# Activity

• Does the wave-function describe a physical system or our knowledge of that system? No.

It describes neither. So what’s the use of wave-functions?

The primary use of a wave-function is to prescribe (not describe!) how firmly to believe claims about the values of physical magnitudes on a physical system.
Anyone who accepts quantum mechanics uses the wave-function to do this by plugging it into the Born rule and adjusting her degrees of belief to match the corresponding Born probabilities.

Probabilities for what? The values of magnitudes (x-position, z-spin, energy,…). So the Born rule should be stated so as to assign probabilities to claims about the values of magnitudes, not claims about measurement outcomes.
But don’t we know that can’t work, because there is no consistent non-contextual simultaneous assignment of values to all “observables”?
There isn’t, but there doesn’t need to be. The Born rule can be legitimately applied only to significant magnitude claims!

You mean claims about magnitudes in an experimental arrangement suitable for their measurement?

In general, “No”: plenty of magnitude claims about what happened long ago in a far-away uninhabited galaxy are perfectly significant. If you are concerned about which these might be, ask whether application of a model of decoherence would pick out a “pointer basis” close to diagonal in a basis of eigenfunctions of your favorite “observable” magnitude on your favorite quantum system. If yes, it’s O.K. to apply the Born rule: otherwise, not.

Why do this?

1. It is consistent: Kochen/Specker-type proofs don’t rule it out.
2. It works: beliefs formed in this way are reliably confirmed by experimental statistics: that’s why you should accept quantum mechanics and use it this way.

The measurement problem arises only if one mistakenly takes the wave-function completely to describe a system to which it is assigned, including the entangled system+apparatus in a measurement. Since it doesn’t describe a system at all, no problem! (Quantum mechanics can’t explain why there is a unique outcome since its application presupposes that there is. Is that a problem? Only for those who put unreasonable demands on quantum mechanics—it’s still the best theory around!)
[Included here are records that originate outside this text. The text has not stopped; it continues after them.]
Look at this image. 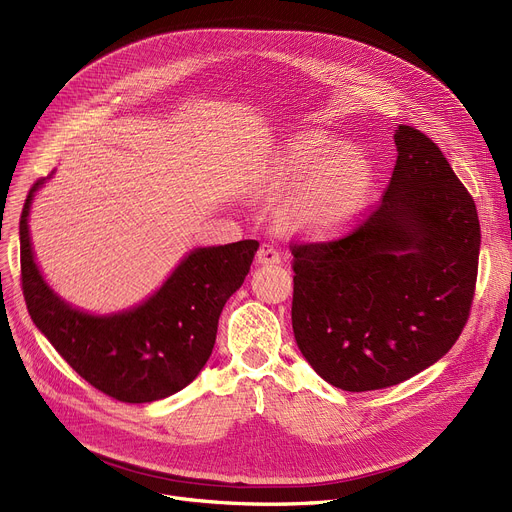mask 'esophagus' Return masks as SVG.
Masks as SVG:
<instances>
[{"instance_id":"34e87169","label":"esophagus","mask_w":512,"mask_h":512,"mask_svg":"<svg viewBox=\"0 0 512 512\" xmlns=\"http://www.w3.org/2000/svg\"><path fill=\"white\" fill-rule=\"evenodd\" d=\"M280 259H282L280 251H278L274 245H270V242H263V245H261L259 251H257V261L263 263V265L280 263Z\"/></svg>"}]
</instances>
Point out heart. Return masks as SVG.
Wrapping results in <instances>:
<instances>
[{"instance_id": "1", "label": "heart", "mask_w": 512, "mask_h": 512, "mask_svg": "<svg viewBox=\"0 0 512 512\" xmlns=\"http://www.w3.org/2000/svg\"><path fill=\"white\" fill-rule=\"evenodd\" d=\"M373 170L363 153L336 145L321 132L294 141L284 153L276 184L294 193L284 220L305 234L330 236L355 218L367 199Z\"/></svg>"}]
</instances>
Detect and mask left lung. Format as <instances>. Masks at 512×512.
Here are the masks:
<instances>
[{
	"mask_svg": "<svg viewBox=\"0 0 512 512\" xmlns=\"http://www.w3.org/2000/svg\"><path fill=\"white\" fill-rule=\"evenodd\" d=\"M394 143L384 197L351 232L290 245L294 340L346 392L396 386L434 365L473 305L475 201L421 130L400 124Z\"/></svg>",
	"mask_w": 512,
	"mask_h": 512,
	"instance_id": "obj_1",
	"label": "left lung"
}]
</instances>
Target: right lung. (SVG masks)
<instances>
[{
  "label": "right lung",
  "mask_w": 512,
  "mask_h": 512,
  "mask_svg": "<svg viewBox=\"0 0 512 512\" xmlns=\"http://www.w3.org/2000/svg\"><path fill=\"white\" fill-rule=\"evenodd\" d=\"M20 215V282L26 309L64 361L105 396L153 402L191 384L207 363L226 301L245 282L257 240L197 249L151 299L132 311L95 317L72 309L43 282L33 259L29 207Z\"/></svg>",
  "instance_id": "right-lung-1"
}]
</instances>
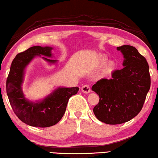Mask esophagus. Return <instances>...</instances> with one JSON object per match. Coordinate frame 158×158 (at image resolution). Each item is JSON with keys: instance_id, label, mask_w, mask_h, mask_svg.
<instances>
[{"instance_id": "1", "label": "esophagus", "mask_w": 158, "mask_h": 158, "mask_svg": "<svg viewBox=\"0 0 158 158\" xmlns=\"http://www.w3.org/2000/svg\"><path fill=\"white\" fill-rule=\"evenodd\" d=\"M82 92L84 93H89L91 92V88H90V86L89 85V84H85V85H84L83 86L81 87V89Z\"/></svg>"}]
</instances>
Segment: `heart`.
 I'll use <instances>...</instances> for the list:
<instances>
[{
  "label": "heart",
  "mask_w": 158,
  "mask_h": 158,
  "mask_svg": "<svg viewBox=\"0 0 158 158\" xmlns=\"http://www.w3.org/2000/svg\"><path fill=\"white\" fill-rule=\"evenodd\" d=\"M107 60L105 58H102L100 60H99V64H101V65H104V64H106V62ZM115 68V64L114 62H110L107 64V66H106V71H108V72H111V71H112Z\"/></svg>",
  "instance_id": "1"
}]
</instances>
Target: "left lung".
I'll use <instances>...</instances> for the list:
<instances>
[{
    "mask_svg": "<svg viewBox=\"0 0 158 158\" xmlns=\"http://www.w3.org/2000/svg\"><path fill=\"white\" fill-rule=\"evenodd\" d=\"M124 55V68L113 71L112 78L102 79L92 89L99 97L93 112L99 121L123 124L137 116L143 108L151 79L147 60L132 46L117 47Z\"/></svg>",
    "mask_w": 158,
    "mask_h": 158,
    "instance_id": "1",
    "label": "left lung"
}]
</instances>
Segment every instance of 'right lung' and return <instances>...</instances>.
Here are the masks:
<instances>
[{
    "label": "right lung",
    "mask_w": 158,
    "mask_h": 158,
    "mask_svg": "<svg viewBox=\"0 0 158 158\" xmlns=\"http://www.w3.org/2000/svg\"><path fill=\"white\" fill-rule=\"evenodd\" d=\"M52 48L35 46L18 54L13 60L6 79V92L13 112L23 123L36 127H48L59 123L65 113L69 99L79 91L77 86L59 88L39 103L25 99L21 90L24 69L35 55L52 56ZM44 59L51 63L56 61L47 58Z\"/></svg>",
    "instance_id": "obj_1"
}]
</instances>
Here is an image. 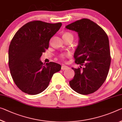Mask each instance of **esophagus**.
Returning a JSON list of instances; mask_svg holds the SVG:
<instances>
[{
	"instance_id": "esophagus-1",
	"label": "esophagus",
	"mask_w": 122,
	"mask_h": 122,
	"mask_svg": "<svg viewBox=\"0 0 122 122\" xmlns=\"http://www.w3.org/2000/svg\"><path fill=\"white\" fill-rule=\"evenodd\" d=\"M68 68V67L67 66H65V65L62 66V67H61L62 70H65V69H67Z\"/></svg>"
}]
</instances>
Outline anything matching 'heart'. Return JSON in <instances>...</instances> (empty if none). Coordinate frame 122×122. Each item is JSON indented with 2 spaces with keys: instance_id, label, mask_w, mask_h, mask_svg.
<instances>
[{
  "instance_id": "heart-1",
  "label": "heart",
  "mask_w": 122,
  "mask_h": 122,
  "mask_svg": "<svg viewBox=\"0 0 122 122\" xmlns=\"http://www.w3.org/2000/svg\"><path fill=\"white\" fill-rule=\"evenodd\" d=\"M67 37H71L73 38V34L71 33V32H65L64 34H63V38H67ZM71 56V54L69 53H63L61 54L59 56L60 59L62 60H64L66 57H68Z\"/></svg>"
}]
</instances>
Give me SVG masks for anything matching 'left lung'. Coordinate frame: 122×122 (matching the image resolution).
<instances>
[{
  "mask_svg": "<svg viewBox=\"0 0 122 122\" xmlns=\"http://www.w3.org/2000/svg\"><path fill=\"white\" fill-rule=\"evenodd\" d=\"M78 33L79 41L74 57L80 67L72 69L74 76L71 87L81 94L97 91L107 78L111 63L109 41L103 29L87 18L76 20L66 26Z\"/></svg>",
  "mask_w": 122,
  "mask_h": 122,
  "instance_id": "8db88e82",
  "label": "left lung"
}]
</instances>
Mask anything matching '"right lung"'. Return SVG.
<instances>
[{"label": "right lung", "mask_w": 122, "mask_h": 122, "mask_svg": "<svg viewBox=\"0 0 122 122\" xmlns=\"http://www.w3.org/2000/svg\"><path fill=\"white\" fill-rule=\"evenodd\" d=\"M61 25V23L31 21L13 36L9 48V66L15 84L22 92L40 93L47 88L54 73L61 70L60 64L50 62L44 65L40 59Z\"/></svg>", "instance_id": "add662e5"}]
</instances>
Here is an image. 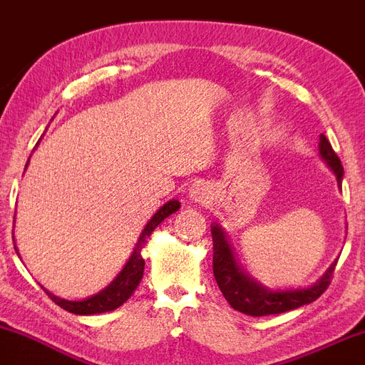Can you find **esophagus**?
Returning a JSON list of instances; mask_svg holds the SVG:
<instances>
[{"mask_svg":"<svg viewBox=\"0 0 365 365\" xmlns=\"http://www.w3.org/2000/svg\"><path fill=\"white\" fill-rule=\"evenodd\" d=\"M190 197L195 202H202L209 197V187L204 182H197L190 187Z\"/></svg>","mask_w":365,"mask_h":365,"instance_id":"obj_1","label":"esophagus"}]
</instances>
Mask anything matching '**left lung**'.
<instances>
[{
	"instance_id": "1",
	"label": "left lung",
	"mask_w": 365,
	"mask_h": 365,
	"mask_svg": "<svg viewBox=\"0 0 365 365\" xmlns=\"http://www.w3.org/2000/svg\"><path fill=\"white\" fill-rule=\"evenodd\" d=\"M319 153L322 159L333 168L336 175L338 183H341L343 178V166L340 158L336 156L329 140L326 135H321ZM212 233V273H215L216 283L220 287L221 293L228 304L238 312H244L247 316H269V314H282L292 309L302 307L305 304H311L328 290L331 278H333L334 266L336 262L331 264V267L326 271L324 276L314 287L302 288V290H283L273 292L252 282L250 278L242 273L240 267L237 266L235 257H233L232 249L226 242L225 233L221 228L215 225L211 228Z\"/></svg>"
}]
</instances>
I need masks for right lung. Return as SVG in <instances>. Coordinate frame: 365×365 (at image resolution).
Returning a JSON list of instances; mask_svg holds the SVG:
<instances>
[{"instance_id": "add662e5", "label": "right lung", "mask_w": 365, "mask_h": 365, "mask_svg": "<svg viewBox=\"0 0 365 365\" xmlns=\"http://www.w3.org/2000/svg\"><path fill=\"white\" fill-rule=\"evenodd\" d=\"M180 202L178 200H170L163 206L156 215L153 216V220L145 225L144 232L137 242L135 250L133 254L130 255L128 262L125 264V267L121 269V273L113 279L110 287L104 288L103 292H99L98 295L89 297V299L81 300V302H73V300H65V299H58V297L51 295L49 292L48 297L53 300L54 304L60 305L61 309L65 311L72 312V314H81V316H91V314H101V312H108V311H115L116 307H120L121 304L127 302L132 295L133 290L137 288V284L140 283L142 274H144V259H142L140 250L144 247L145 240L150 237V233L154 232V228L161 223L165 217H168L170 215H173L175 211H178Z\"/></svg>"}]
</instances>
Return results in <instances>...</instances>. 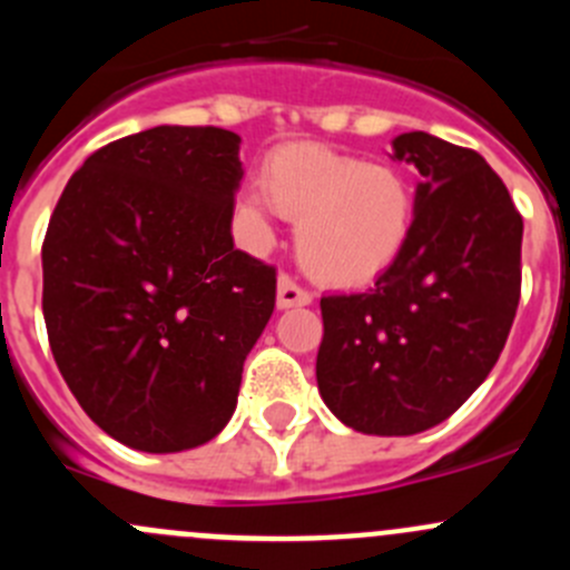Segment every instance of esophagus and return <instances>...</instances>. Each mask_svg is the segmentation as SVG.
<instances>
[{"label":"esophagus","mask_w":570,"mask_h":570,"mask_svg":"<svg viewBox=\"0 0 570 570\" xmlns=\"http://www.w3.org/2000/svg\"><path fill=\"white\" fill-rule=\"evenodd\" d=\"M312 303V295H308L303 286L295 284V278L289 275H278V308H297V306H308Z\"/></svg>","instance_id":"esophagus-1"}]
</instances>
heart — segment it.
<instances>
[{
	"label": "heart",
	"instance_id": "b5f03b06",
	"mask_svg": "<svg viewBox=\"0 0 570 570\" xmlns=\"http://www.w3.org/2000/svg\"><path fill=\"white\" fill-rule=\"evenodd\" d=\"M264 189L243 193L256 243L273 237V215L297 223V258L331 286L370 284L400 258L413 228V195L396 170L366 165L317 142H289L267 157Z\"/></svg>",
	"mask_w": 570,
	"mask_h": 570
}]
</instances>
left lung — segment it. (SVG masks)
<instances>
[{"label": "left lung", "instance_id": "obj_1", "mask_svg": "<svg viewBox=\"0 0 570 570\" xmlns=\"http://www.w3.org/2000/svg\"><path fill=\"white\" fill-rule=\"evenodd\" d=\"M389 157L422 176L411 237L372 289L320 301L317 386L358 433L416 435L497 364L519 308L524 220L476 151L405 131Z\"/></svg>", "mask_w": 570, "mask_h": 570}]
</instances>
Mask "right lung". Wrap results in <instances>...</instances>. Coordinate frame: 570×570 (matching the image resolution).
<instances>
[{"mask_svg":"<svg viewBox=\"0 0 570 570\" xmlns=\"http://www.w3.org/2000/svg\"><path fill=\"white\" fill-rule=\"evenodd\" d=\"M239 135L154 126L85 159L43 239V320L82 411L131 450L215 439L275 308V269L234 248Z\"/></svg>","mask_w":570,"mask_h":570,"instance_id":"right-lung-1","label":"right lung"}]
</instances>
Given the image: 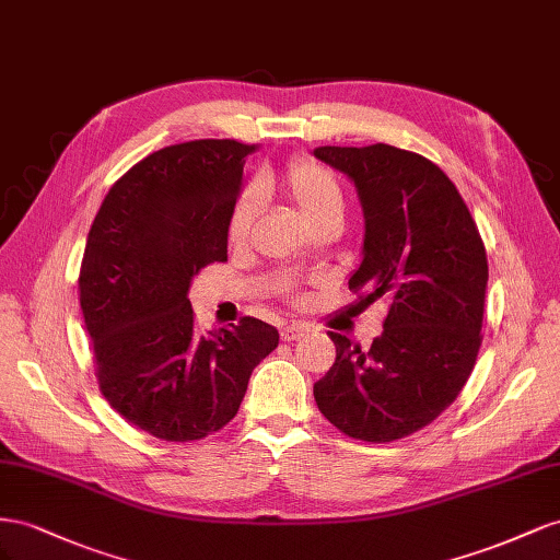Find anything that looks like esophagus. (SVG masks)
Here are the masks:
<instances>
[{
    "mask_svg": "<svg viewBox=\"0 0 560 560\" xmlns=\"http://www.w3.org/2000/svg\"><path fill=\"white\" fill-rule=\"evenodd\" d=\"M305 332H307V328L302 326V324L285 326V328L281 330V340H283V342H295V340H300V338H305Z\"/></svg>",
    "mask_w": 560,
    "mask_h": 560,
    "instance_id": "1",
    "label": "esophagus"
}]
</instances>
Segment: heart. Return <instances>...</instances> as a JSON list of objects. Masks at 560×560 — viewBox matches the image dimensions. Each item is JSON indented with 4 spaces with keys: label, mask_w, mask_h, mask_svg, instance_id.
I'll use <instances>...</instances> for the list:
<instances>
[{
    "label": "heart",
    "mask_w": 560,
    "mask_h": 560,
    "mask_svg": "<svg viewBox=\"0 0 560 560\" xmlns=\"http://www.w3.org/2000/svg\"><path fill=\"white\" fill-rule=\"evenodd\" d=\"M260 187L248 185L242 195L232 203V211L228 218V238L232 244L244 242L250 232L255 215L260 211ZM283 195L291 199L298 215L312 225L324 215H342V189L335 175L312 162V159H298L289 168H285L281 178Z\"/></svg>",
    "instance_id": "heart-1"
}]
</instances>
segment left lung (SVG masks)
Listing matches in <instances>:
<instances>
[{
	"label": "left lung",
	"mask_w": 560,
	"mask_h": 560,
	"mask_svg": "<svg viewBox=\"0 0 560 560\" xmlns=\"http://www.w3.org/2000/svg\"><path fill=\"white\" fill-rule=\"evenodd\" d=\"M314 156L345 173L361 199L363 260L349 291L389 307L369 351L330 332L335 363L314 398L342 434L389 443L434 422L474 371L486 246L453 180L422 154L377 142L316 148Z\"/></svg>",
	"instance_id": "1"
}]
</instances>
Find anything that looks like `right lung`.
I'll list each match as a JSON object with an SVG mask.
<instances>
[{
	"label": "right lung",
	"mask_w": 560,
	"mask_h": 560,
	"mask_svg": "<svg viewBox=\"0 0 560 560\" xmlns=\"http://www.w3.org/2000/svg\"><path fill=\"white\" fill-rule=\"evenodd\" d=\"M255 148L209 138L148 154L109 187L86 238L79 302L101 394L162 441L225 427L279 345L253 316L201 332L187 298L191 277L228 260V218Z\"/></svg>",
	"instance_id": "obj_1"
}]
</instances>
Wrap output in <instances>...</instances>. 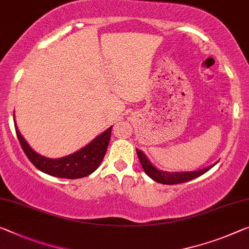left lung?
<instances>
[{
  "mask_svg": "<svg viewBox=\"0 0 249 249\" xmlns=\"http://www.w3.org/2000/svg\"><path fill=\"white\" fill-rule=\"evenodd\" d=\"M138 158L140 160L141 166H142L144 173H146L149 177L154 179L155 181L159 183H163V185H177V183H182L193 180V179L199 177V176L204 175L205 173L213 168L215 164L210 166L205 169H201L199 171H191V173H164L162 170H158L155 166H152L151 162L147 159V157L143 155V152L137 149Z\"/></svg>",
  "mask_w": 249,
  "mask_h": 249,
  "instance_id": "left-lung-1",
  "label": "left lung"
}]
</instances>
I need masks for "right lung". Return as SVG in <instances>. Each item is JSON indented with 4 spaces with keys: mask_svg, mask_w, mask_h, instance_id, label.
Listing matches in <instances>:
<instances>
[{
    "mask_svg": "<svg viewBox=\"0 0 249 249\" xmlns=\"http://www.w3.org/2000/svg\"><path fill=\"white\" fill-rule=\"evenodd\" d=\"M111 128L106 130L85 148L60 159H50L36 154L18 132L17 125H15V131L23 151L37 169L53 177L78 179L92 174L100 166L108 149L110 137H111Z\"/></svg>",
    "mask_w": 249,
    "mask_h": 249,
    "instance_id": "add662e5",
    "label": "right lung"
}]
</instances>
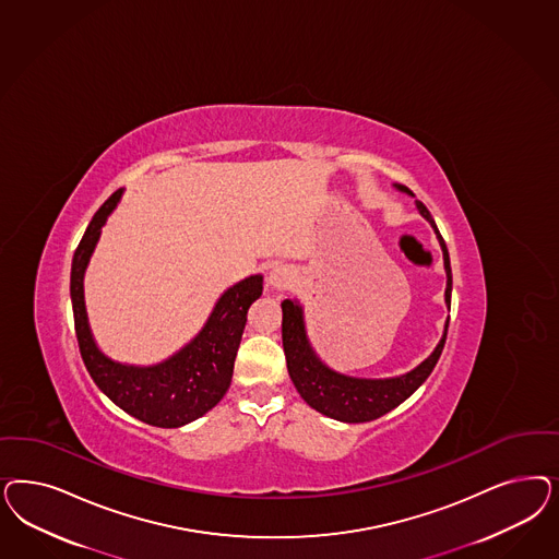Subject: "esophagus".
Returning <instances> with one entry per match:
<instances>
[{"label":"esophagus","instance_id":"obj_1","mask_svg":"<svg viewBox=\"0 0 559 559\" xmlns=\"http://www.w3.org/2000/svg\"><path fill=\"white\" fill-rule=\"evenodd\" d=\"M296 273L288 265H275L267 275V282L273 289H288L294 284Z\"/></svg>","mask_w":559,"mask_h":559}]
</instances>
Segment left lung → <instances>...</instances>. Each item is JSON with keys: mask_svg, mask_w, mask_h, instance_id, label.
<instances>
[{"mask_svg": "<svg viewBox=\"0 0 559 559\" xmlns=\"http://www.w3.org/2000/svg\"><path fill=\"white\" fill-rule=\"evenodd\" d=\"M395 187L403 193L414 195L403 185H395ZM415 205H417V212L432 224L436 238L442 247L444 270H447L444 302H447V307L451 308L452 271L447 242L438 233L436 222L430 216L428 207L421 201H415ZM282 312H284L282 342H284V352H286V361H288L289 379L294 382L296 391L312 409H317L319 414L326 415V417H333L337 421H345V424L372 421L380 415L395 409L396 405H401L407 396L414 395L415 391L432 374L433 366L444 349L447 331H449V321H447L444 335L436 345V349L407 374L393 377V379H356V377L335 372L317 356V352L308 342L305 312L296 300H284Z\"/></svg>", "mask_w": 559, "mask_h": 559, "instance_id": "obj_1", "label": "left lung"}]
</instances>
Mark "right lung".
Masks as SVG:
<instances>
[{
    "mask_svg": "<svg viewBox=\"0 0 559 559\" xmlns=\"http://www.w3.org/2000/svg\"><path fill=\"white\" fill-rule=\"evenodd\" d=\"M121 193L115 191L100 205L73 252L70 294L75 337L92 380L117 407L156 428H180L207 414L226 395L249 308L263 294V275H251L226 289L203 329L168 360L154 366L110 360L92 337L84 305V273L100 228Z\"/></svg>",
    "mask_w": 559,
    "mask_h": 559,
    "instance_id": "right-lung-1",
    "label": "right lung"
}]
</instances>
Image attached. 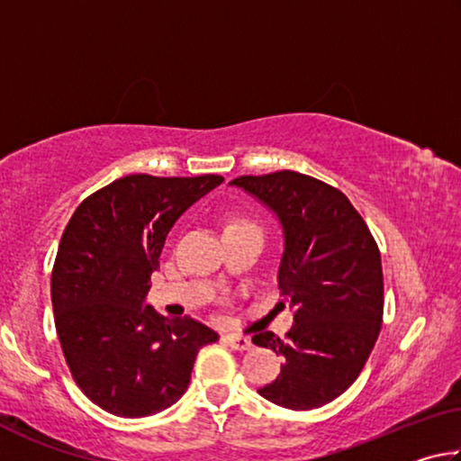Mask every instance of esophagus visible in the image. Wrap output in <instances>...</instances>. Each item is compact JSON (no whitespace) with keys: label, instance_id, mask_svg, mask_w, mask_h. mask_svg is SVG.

Bell showed that no theory of local beables satisfying a factorizability condition he took to follow from an explication of an intuitive local causality requirement is consistent with certain quantum predictions, now amply confirmed by experiment. Quantum mechanics doesn’t satisfy this factorizability condition, but Bell’s argument for that condition from the intuitive local causality requirement makes assumptions that fail in quantum mechanics. Specifically, it assumes that an event has a unique chance. But the use of wave-functions in generating Born probabilities shows why both wave-functions and chances must be assigned relative to the space-time location of a hypothetical agent applying quantum mechanics. When this is done, quantum mechanics can be used to explain violation of Bell inequalities with no superluminal influences.

• Hi Richard,

You said it: “Quantum mechanics can’t explain why there is a unique outcome since its application presupposes that there is.” This cannot be over-emphasized.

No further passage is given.